### [Work task]
For the records below, copy exactly the span that begins at the line containing "Mann & Hummel Filter div CASE WK 13 001" and stops after the line containing "1-(4-methylcyclohexyl)-1H-pyrazol-5-amine Struktur", minus any pictures.
START Listed entries
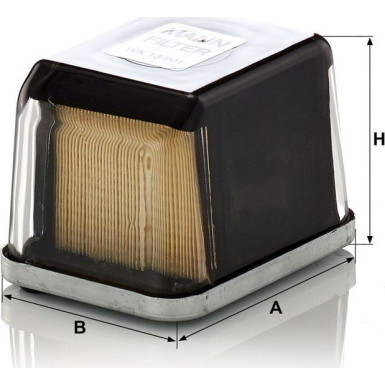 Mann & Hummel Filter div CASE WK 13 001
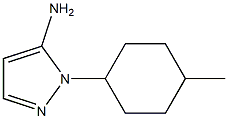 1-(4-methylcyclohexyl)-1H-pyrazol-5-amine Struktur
END Listed entries
START Listed entries
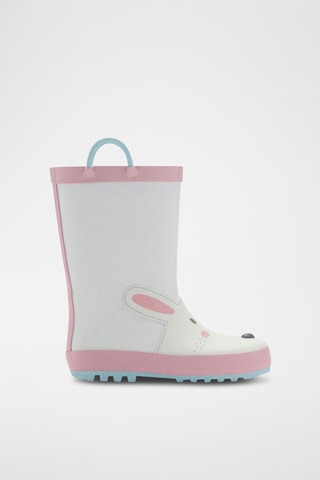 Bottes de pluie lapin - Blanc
END Listed entries
### [Response]
 Mann & Hummel Filter div CASE WK 13 001
 1-(4-methylcyclohexyl)-1H-pyrazol-5-amine Struktur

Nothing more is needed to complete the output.